(Beginning of Document extract)

Transportation

In Vancouver, Driving is Declining while Population Increases

By Ryan McGreal
Published August 14, 2013

In early 2009, a proposed pedestrian scramble at York Boulevard and MacNab Street was unceremoniously removed from the York Boulevard Streetscape Master Plan. When I asked then-traffic engineering manager Hart Solomon (since retired) about it, he said it would be "inefficient" for automobile traffic and projected that during rush hour, traffic would back up to Queen Street at a red light based on then-current traffic volumes.

I challenged his use of current traffic volumes to project future impacts, pointing out that the city's goal is a significant reduction in automobile traffic. Solomon countered that his assumption was "likely conservative" because the base volume of automobile traffic would continue to climb and future rapid transit on Main/King would divert more traffic to York.

Solomon went on to argue that short-term changes should be evaluated based on short-term impacts, not on long-term goals (!), an approach that seems guaranteed to be self-fulfilling.

Solomon was simply not receptive to my argument that if we want to achieve long-term changes in how people get around, we need to do so through a variety of ongoing decisions to change the balance of priorities and incentives - and we need to start now to see changes in a few years.

I bring this up now because a new report out of Vancouver has indicated that traffic volumes have gone down on its thoroughfares even as the population has gone up.

(End of Document extract)
(Beginning of Records to use)

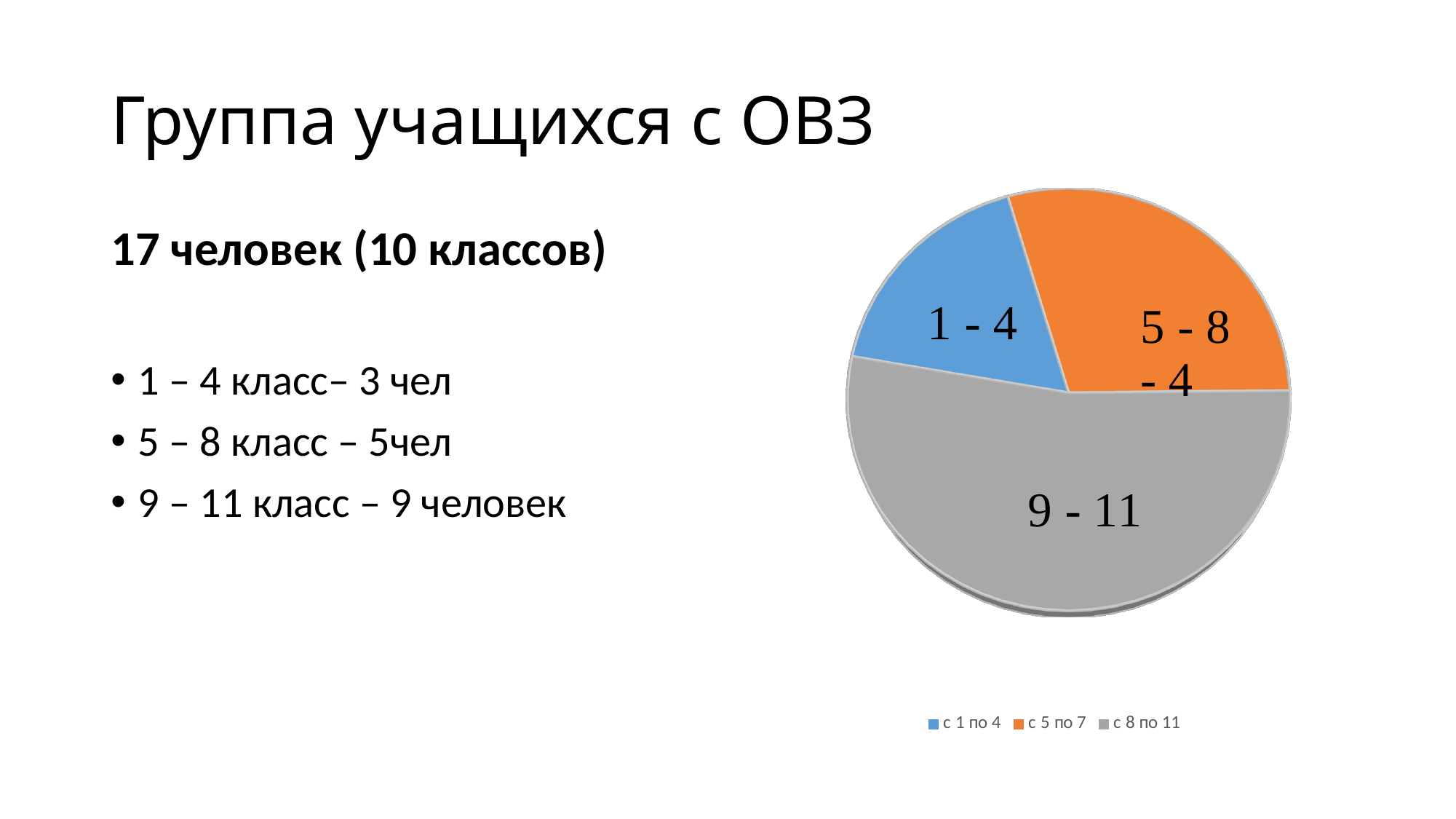
What colour is the "9 - 11" slice of the pie chart? grey What are the three entries listed in the legend of the pie chart? с 1 по 4, с 5 по 7, с 8 по 11 What kind of chart is shown on the slide? pie chart How many slices does the pie chart have? 3 Does the "9 - 11" slice take up more or less than half of the pie chart? more Which slice of the pie chart is the largest? 9 - 11 Which slice of the pie chart is the smallest? 1 - 4 Which slice is larger in the pie chart, "1 - 4" or "5 - 8"? 5 - 8 Which slice is larger in the pie chart, "1 - 4" or "9 - 11"? 9 - 11 How many entries does the legend of the pie chart list? 3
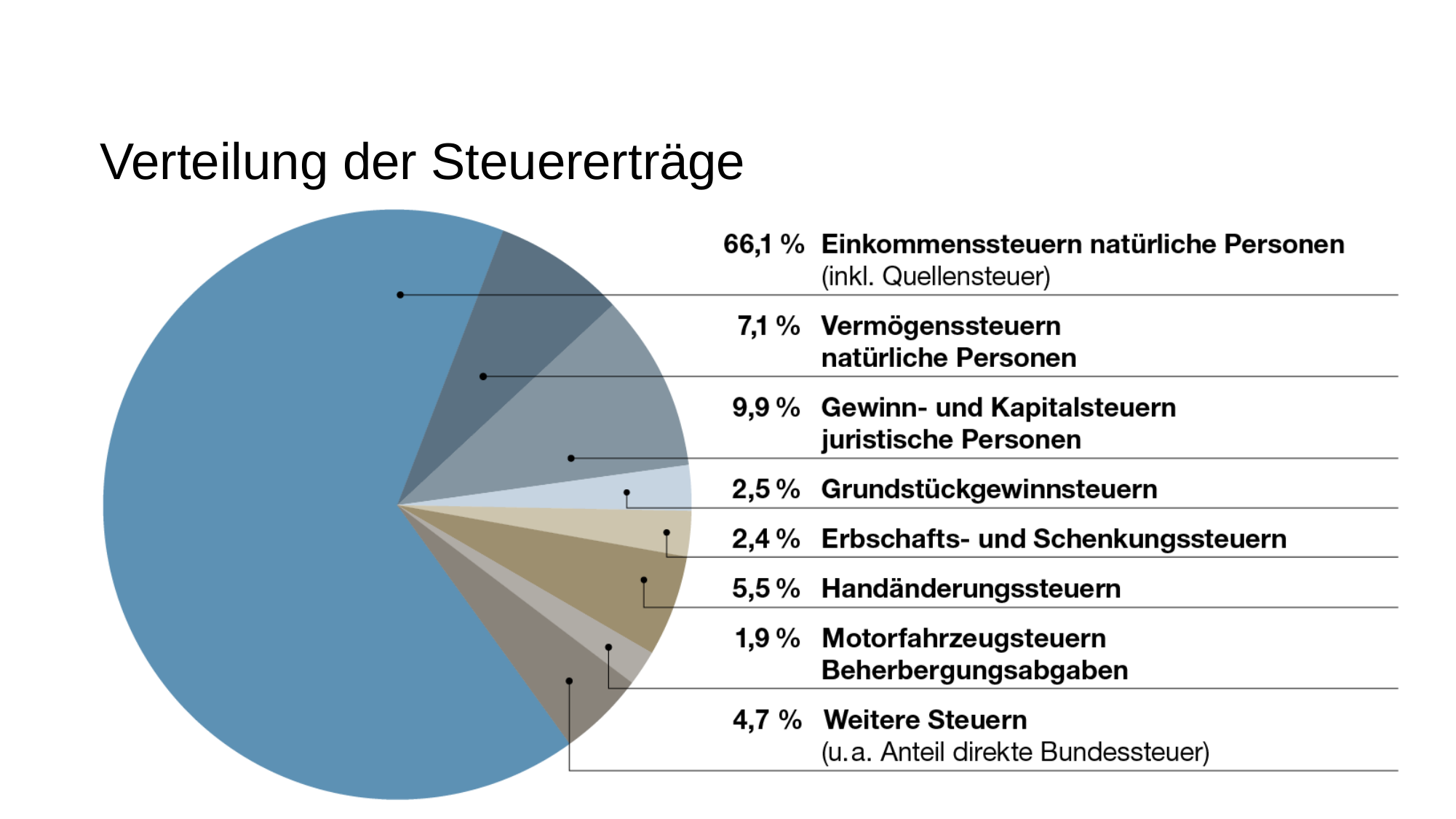
Which category has the largest share of the pie? Einkommenssteuern natürliche Personen (inkl. Quellensteuer) What is the title of the chart? Verteilung der Steuererträge What type of chart is shown on the slide? pie chart How many slices does the pie chart have? 8 Which category has the smallest share of the pie? Motorfahrzeugsteuern Beherbergungsabgaben Which is larger, Handänderungssteuern or Weitere Steuern? Handänderungssteuern What is the value for Vermögenssteuern natürliche Personen? 7,1 % What share of the pie is Einkommenssteuern natürliche Personen (inkl. Quellensteuer)? 66,1 % What is the value for Handänderungssteuern? 5,5 % What is the value for Weitere Steuern (u.a. Anteil direkte Bundessteuer)? 4,7 % What is the value for Gewinn- und Kapitalsteuern juristische Personen? 9,9 % What is the difference between Gewinn- und Kapitalsteuern juristische Personen and Vermögenssteuern natürliche Personen? 2,8 %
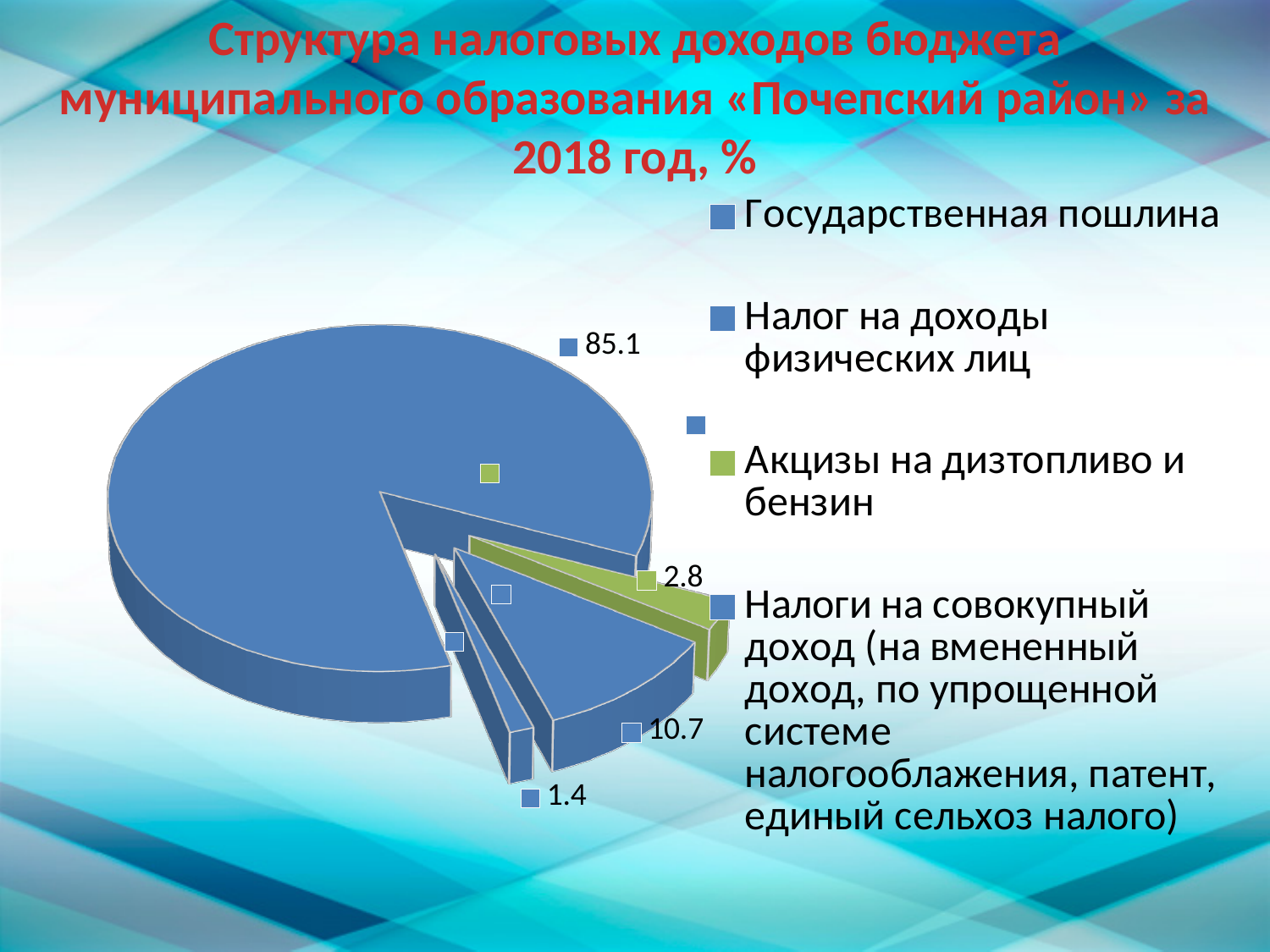
What kind of chart is shown on the slide? pie chart What is the difference between the green slice (2.8) and the smallest slice (1.4)? 1.4 How many slices with data labels does the pie chart have? 4 What share of the pie does the largest slice represent? 85.1% What is the difference between the largest slice (85.1) and the slice labelled 10.7? 74.4 What is the value of the green slice (Акцизы на дизтопливо и бензин)? 2.8 Which is larger: the slice labelled 10.7 or the green slice for Акцизы на дизтопливо и бензин? the slice labelled 10.7 What is the value of the smallest slice in the pie chart? 1.4 How many readable category names does the legend list? 4 For which year does the chart title say the tax revenue structure is shown? 2018 Which legend entry is shown in green rather than blue? Акцизы на дизтопливо и бензин What is the value of the largest slice in the pie chart? 85.1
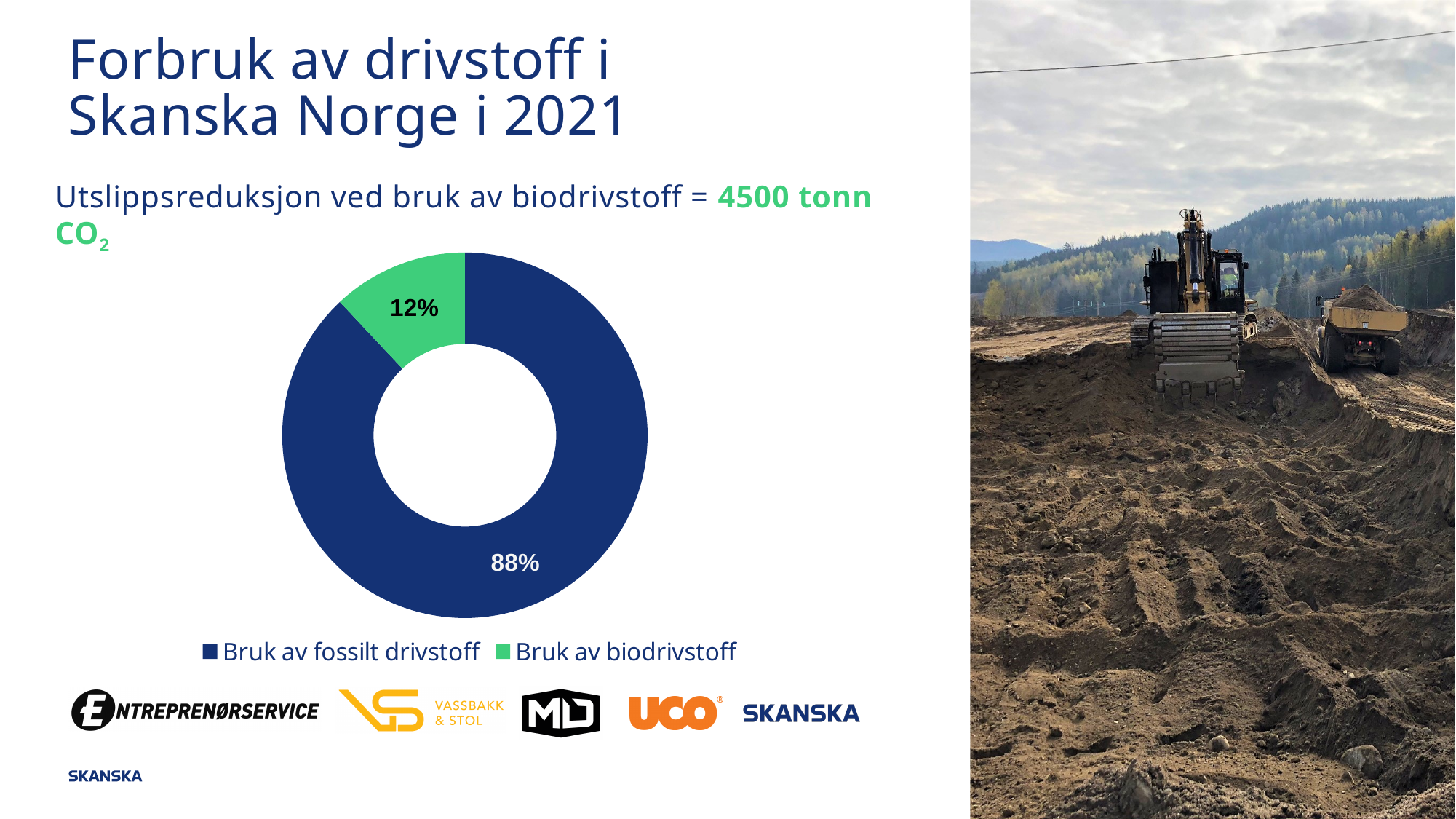
What share of fuel use does 'Bruk av fossilt drivstoff' account for? 88% Which is larger: the share for 'Bruk av fossilt drivstoff' or for 'Bruk av biodrivstoff'? Bruk av fossilt drivstoff What kind of chart is shown on the slide? Pie chart (doughnut) What colour represents 'Bruk av biodrivstoff' in the chart? Green How many categories does the chart show? 2 How many entries does the legend list? 2 What colour represents 'Bruk av fossilt drivstoff' in the chart? Dark blue Which category has the largest share of the chart? Bruk av fossilt drivstoff What is the difference in percentage points between 'Bruk av fossilt drivstoff' and 'Bruk av biodrivstoff'? 76 percentage points What share of fuel use does 'Bruk av biodrivstoff' account for? 12% Which category has the smallest share of the chart? Bruk av biodrivstoff What is the total of the two shares shown in the chart? 100%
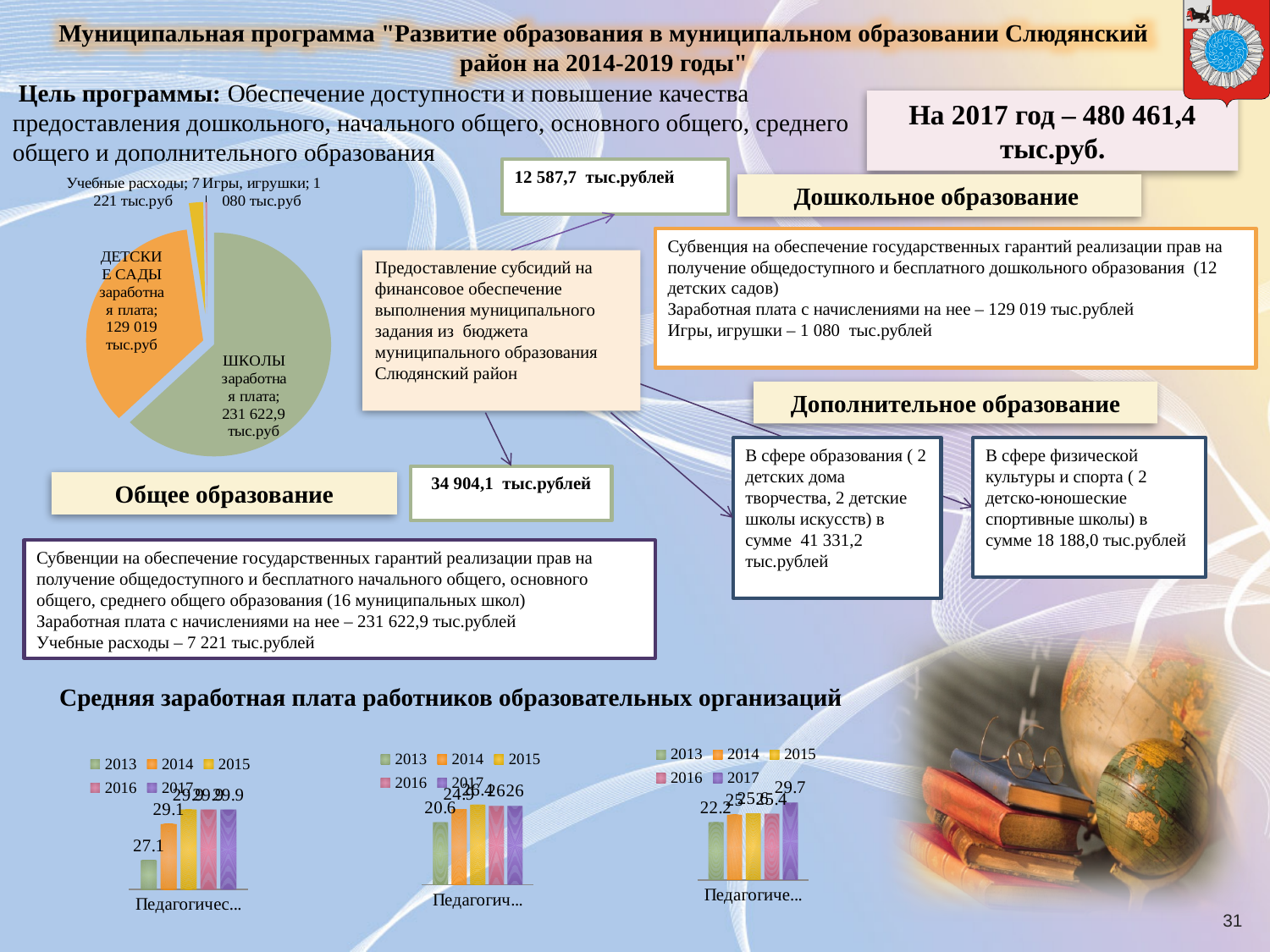
In the rightmost bar chart at the bottom of the slide, which is larger, the value for 2013 or the value for 2017? 2017 In the leftmost bar chart at the bottom of the slide, what is the value for 2013? 27.1 In the pie chart at the top left, what is the value for Игры, игрушки? 1 080 тыс.руб What kind of chart is the chart at the top left of the slide? pie chart In the pie chart at the top left, what is the value for Учебные расходы? 7 221 тыс.руб In the pie chart at the top left, which slice is the largest? ШКОЛЫ заработная плата In the pie chart at the top left, which slice is the smallest? Игры, игрушки In the pie chart at the top left, what is the difference between the ШКОЛЫ заработная плата value and the ДЕТСКИЕ САДЫ заработная плата value? 102 603,9 тыс.руб In the pie chart at the top left, what is the value for ШКОЛЫ заработная плата? 231 622,9 тыс.руб In the pie chart at the top left, how many slices are there? 4 How many series does the legend list in the leftmost bar chart at the bottom of the slide? 5 In the pie chart at the top left, what is the value for ДЕТСКИЕ САДЫ заработная плата? 129 019 тыс.руб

(End of Records to use)

§ **Task instructions**:
**a)** List every street the transportation article names, each one once.
**b)** In the listing, echo word for word the lines starting with the line that contains "pie chart? 85.1" and going on through the line that contains "What share of fuel use does 'Bruk av fossilt". Leave the pictures out.

§ **List of solutions**:
**a)** York Boulevard, MacNab Street, Queen Street, Main, King

**b)**
What kind of chart is shown on the slide? pie chart What is the difference between the green slice (2.8) and the smallest slice (1.4)? 1.4 How many slices with data labels does the pie chart have? 4 What share of the pie does the largest slice represent? 85.1% What is the difference between the largest slice (85.1) and the slice labelled 10.7? 74.4 What is the value of the green slice (Акцизы на дизтопливо и бензин)? 2.8 Which is larger: the slice labelled 10.7 or the green slice for Акцизы на дизтопливо и бензин? the slice labelled 10.7 What is the value of the smallest slice in the pie chart? 1.4 How many readable category names does the legend list? 4 For which year does the chart title say the tax revenue structure is shown? 2018 Which legend entry is shown in green rather than blue? Акцизы на дизтопливо и бензин What is the value of the largest slice in the pie chart? 85.1
What share of fuel use does 'Bruk av fossilt drivstoff' account for? 88% Which is larger: the share for 'Bruk av fossilt drivstoff' or for 'Bruk av biodrivstoff'? Bruk av fossilt drivstoff What kind of chart is shown on the slide? Pie chart (doughnut) What colour represents 'Bruk av biodrivstoff' in the chart? Green How many categories does the chart show? 2 How many entries does the legend list? 2 What colour represents 'Bruk av fossilt drivstoff' in the chart? Dark blue Which category has the largest share of the chart? Bruk av fossilt drivstoff What is the difference in percentage points between 'Bruk av fossilt drivstoff' and 'Bruk av biodrivstoff'? 76 percentage points What share of fuel use does 'Bruk av biodrivstoff' account for? 12% Which category has the smallest share of the chart? Bruk av biodrivstoff What is the total of the two shares shown in the chart? 100%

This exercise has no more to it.